## ACTIVITY
Answer these questions using the MADE Show passage below:
1. What wheel size is the Sugar Foot racer built with?
2. For how many days did the writer walk the show?
3. Which two frame materials does the passage name for the bikes with traditional and classic lines?

## SUPPLIED PASSAGE
▶

At this year’s MADE Show, I set out to find a bicycle or bicycle product to be awarded with my very own version of the Best of Show. A few weeks ago, we shared some news about Wilde Bicycle Company’s new 1″ threaded headset. Well, the bike they used to model the headset was their new custom Sugar Foot frameset built up into a 650b “classical” gravel racer.

Wilde Sugar Foot MADE Best of Show fillet brazing

I walked the show for three days and really struggled to make this tough choice. But, once I saw the Sugar Foot up close and personal, it was an easy choice for me to pick it as this year’s MADE Best of Show award. It was the straight top tube, skinny tubeset, the Pacenti fork crown, and the Richard Sachs-designed lug set that pushed the Sugar Foot ahead of many others that were in contention.

These days, in a sea of semi-generic full-suspension bikes, overly formed and shaped tubes, it was refreshing to see so many amazing steel, and titanium bikes with traditional and classic lines at this show.

◀

## DATA SHOWN
▶

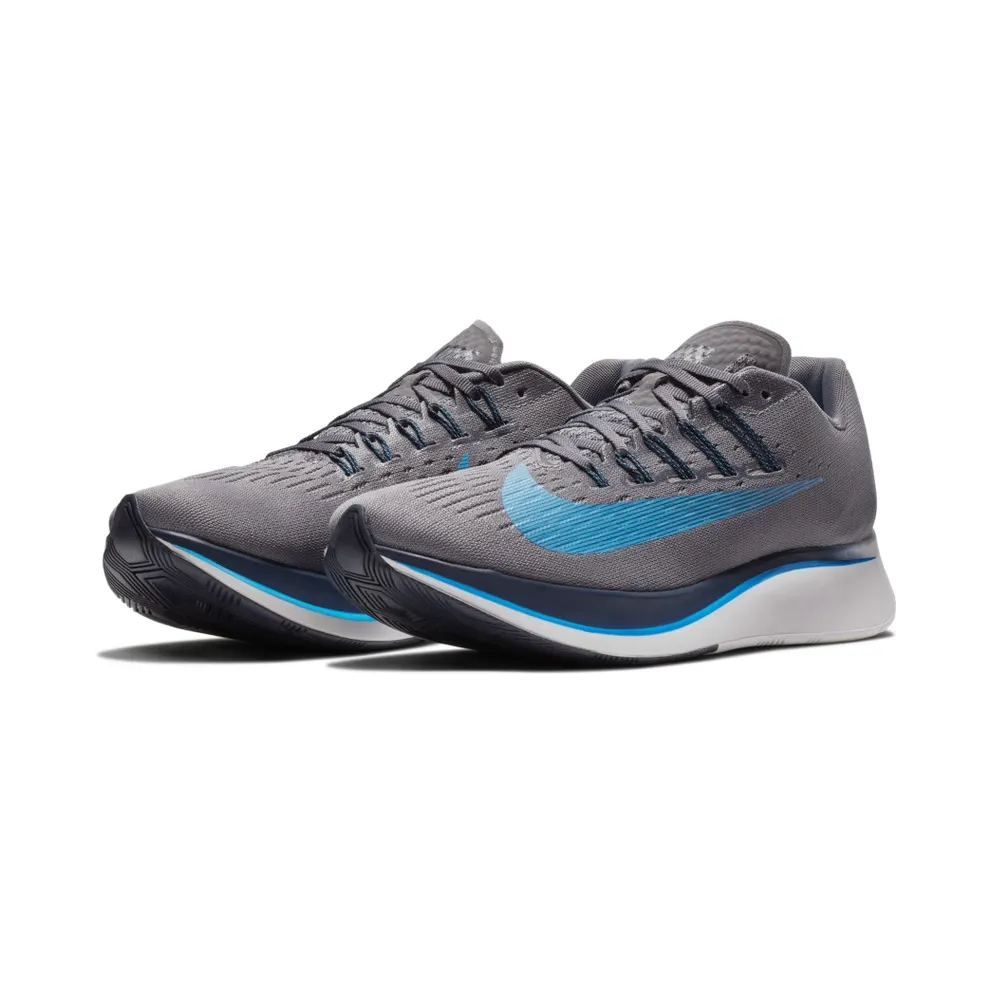 Nike Zoom Fly Gunsmoke Blue Hero Gunsmoke/Blue Hero-Obsidian-Thunder Grey (880848-005)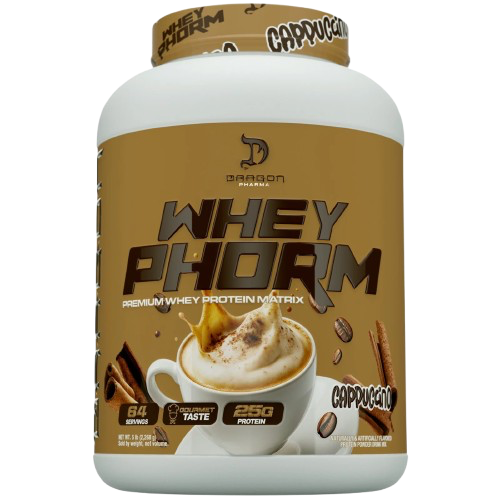 DRAGON PHARMA | WHEYPHORM | 5 LBS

◀

## RESPONSE AREA
1. 650b
2. Three days
3. Steel and titanium